### Text provided

JBlack 12 Jan 2026 1:45 UTC
4 points
2
If you are inclined to acausally trade (or extort) with anything, then you need to acausally trade across the entire hypothesis space of literally everything that you are capable of conceiving of, because by definition you have no actual information about what entities might be engaging in acausal trade with things somewhat vaguely like you.
If you do a fairly simple expected-value calculation of the gains-of-trade here even with modest numbers like 10^100 for the size of the hypothesis spaces on both sides (more realistic values are more like 10^10^20), you get results that are so close to zero that even spending one attojoule of thought on it has already lost you more than you can possibly gain in expected value.
Thought experiments like “imagine that there’s a paperclip maximizer that perfectly simulates you” are worthless, because both you and it are utterly insignificant specks in each other’s hypothesis spaces, and even entertaining the notion is privileging the hypothesis to such a ridiculous degree that it makes practically every other case of privileging the hypothesis in history look like a sure and safe foundation for reasoning by comparison.
- Horosphere 12 Jan 2026 17:39 UTC
  1 point
  0
  Parent
  “because by definition you have no actual information about what entities might be engaging in acausal trade with things somewhat vaguely like you.” Please can you elaborate? Which definition are you using?
  “If you do a fairly simple expected-value calculation of the gains-of-trade here even with modest numbers like 10^100 for the size of the hypothesis spaces on both sides (more realistic values are more like 10^10^20), you get results that are so close to zero that even spending one attojoule of thought on it has already lost you more than you can possibly gain in expected value.” How are you assigning the expected value? I don’t understand basically any of this paragraph; if you’re simply counting all ‘possible trades/possible worlds’, weighting them equally by probability and assuming that expected value is evenly distributed then I have to say I think that this is overly simplistic.
  “imagine that there’s a paperclip maximizer that perfectly simulates you” That’s not exactly what I’m worried about… to begin with, the simulation doesn’t need to be perfect. And the basilisk isn’t necessarily a paperclip maximizer.
  are worthless, because both you and it are utterly insignificant specks in each other’s hypothesis spaces, and even entertaining the notion is privileging the hypothesis to such a ridiculous degree that it makes practically every other case of privileging the hypothesis in history look like a sure and safe foundation for reasoning by comparison.” Why? I would really rather not believe this particular hypothesis!

######
### Supplied entries

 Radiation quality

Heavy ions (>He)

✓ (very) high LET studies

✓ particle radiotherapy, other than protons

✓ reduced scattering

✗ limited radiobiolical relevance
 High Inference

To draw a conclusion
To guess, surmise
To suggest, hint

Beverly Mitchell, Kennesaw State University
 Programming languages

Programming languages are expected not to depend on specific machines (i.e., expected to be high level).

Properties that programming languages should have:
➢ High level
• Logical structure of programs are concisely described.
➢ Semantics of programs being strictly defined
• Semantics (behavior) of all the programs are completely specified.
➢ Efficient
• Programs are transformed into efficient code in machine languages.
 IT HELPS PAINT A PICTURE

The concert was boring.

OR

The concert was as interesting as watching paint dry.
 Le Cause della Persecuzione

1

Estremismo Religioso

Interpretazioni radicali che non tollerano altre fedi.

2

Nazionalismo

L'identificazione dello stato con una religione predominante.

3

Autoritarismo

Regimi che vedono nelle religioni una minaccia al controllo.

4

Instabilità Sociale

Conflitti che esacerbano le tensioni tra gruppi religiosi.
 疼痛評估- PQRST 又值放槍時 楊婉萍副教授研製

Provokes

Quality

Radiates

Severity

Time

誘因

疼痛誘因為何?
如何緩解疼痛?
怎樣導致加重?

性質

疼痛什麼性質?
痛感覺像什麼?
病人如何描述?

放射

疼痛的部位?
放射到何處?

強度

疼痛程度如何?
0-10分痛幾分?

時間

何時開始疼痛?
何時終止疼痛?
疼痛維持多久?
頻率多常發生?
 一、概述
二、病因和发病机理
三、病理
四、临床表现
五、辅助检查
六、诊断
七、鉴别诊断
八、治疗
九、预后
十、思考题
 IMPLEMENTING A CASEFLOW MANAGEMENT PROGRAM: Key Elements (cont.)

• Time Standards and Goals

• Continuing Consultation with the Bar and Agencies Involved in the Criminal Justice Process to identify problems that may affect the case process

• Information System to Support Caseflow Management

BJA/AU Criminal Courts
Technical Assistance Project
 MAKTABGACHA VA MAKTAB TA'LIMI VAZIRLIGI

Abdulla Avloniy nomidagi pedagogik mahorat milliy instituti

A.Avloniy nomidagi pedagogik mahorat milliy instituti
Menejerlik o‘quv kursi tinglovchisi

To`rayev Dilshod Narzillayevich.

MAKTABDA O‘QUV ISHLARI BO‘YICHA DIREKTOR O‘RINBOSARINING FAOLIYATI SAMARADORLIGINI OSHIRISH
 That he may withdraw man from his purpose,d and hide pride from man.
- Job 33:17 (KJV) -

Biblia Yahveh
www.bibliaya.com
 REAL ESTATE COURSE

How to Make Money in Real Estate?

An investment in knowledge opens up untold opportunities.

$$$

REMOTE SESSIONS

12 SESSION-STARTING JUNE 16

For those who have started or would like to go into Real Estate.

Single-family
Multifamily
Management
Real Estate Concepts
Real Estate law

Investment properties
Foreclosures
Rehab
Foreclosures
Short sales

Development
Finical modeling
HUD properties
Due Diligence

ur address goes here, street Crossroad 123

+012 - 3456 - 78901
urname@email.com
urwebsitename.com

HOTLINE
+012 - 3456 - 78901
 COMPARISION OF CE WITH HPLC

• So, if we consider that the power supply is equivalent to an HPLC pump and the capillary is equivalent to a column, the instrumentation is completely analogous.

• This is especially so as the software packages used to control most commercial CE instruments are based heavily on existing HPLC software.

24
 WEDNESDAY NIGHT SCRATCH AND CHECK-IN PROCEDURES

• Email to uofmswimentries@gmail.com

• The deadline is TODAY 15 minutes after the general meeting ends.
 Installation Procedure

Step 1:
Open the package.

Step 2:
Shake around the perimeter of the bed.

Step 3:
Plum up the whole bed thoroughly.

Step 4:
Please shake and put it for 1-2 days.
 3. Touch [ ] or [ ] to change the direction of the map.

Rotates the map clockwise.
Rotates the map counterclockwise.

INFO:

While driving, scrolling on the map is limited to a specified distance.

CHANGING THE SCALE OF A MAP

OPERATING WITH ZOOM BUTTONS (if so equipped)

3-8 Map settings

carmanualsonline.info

######

▶ _Questions to answer_
A) List every sentence in the acausal trade thread that ends with a question mark.
B) Please return the passage of the acausal trade thread from "Thought experiments like" to "are you using?", copied word for word.
The entries above have no role here.

▶ _Per-task answers_
A)
- Please can you elaborate?
- Which definition are you using?
- How are you assigning the expected value?
- Why?

B)
Thought experiments like “imagine that there’s a paperclip maximizer that perfectly simulates you” are worthless, because both you and it are utterly insignificant specks in each other’s hypothesis spaces, and even entertaining the notion is privileging the hypothesis to such a ridiculous degree that it makes practically every other case of privileging the hypothesis in history look like a sure and safe foundation for reasoning by comparison.
- Horosphere 12 Jan 2026 17:39 UTC
  1 point
  0
  Parent
  “because by definition you have no actual information about what entities might be engaging in acausal trade with things somewhat vaguely like you.” Please can you elaborate? Which definition are you using?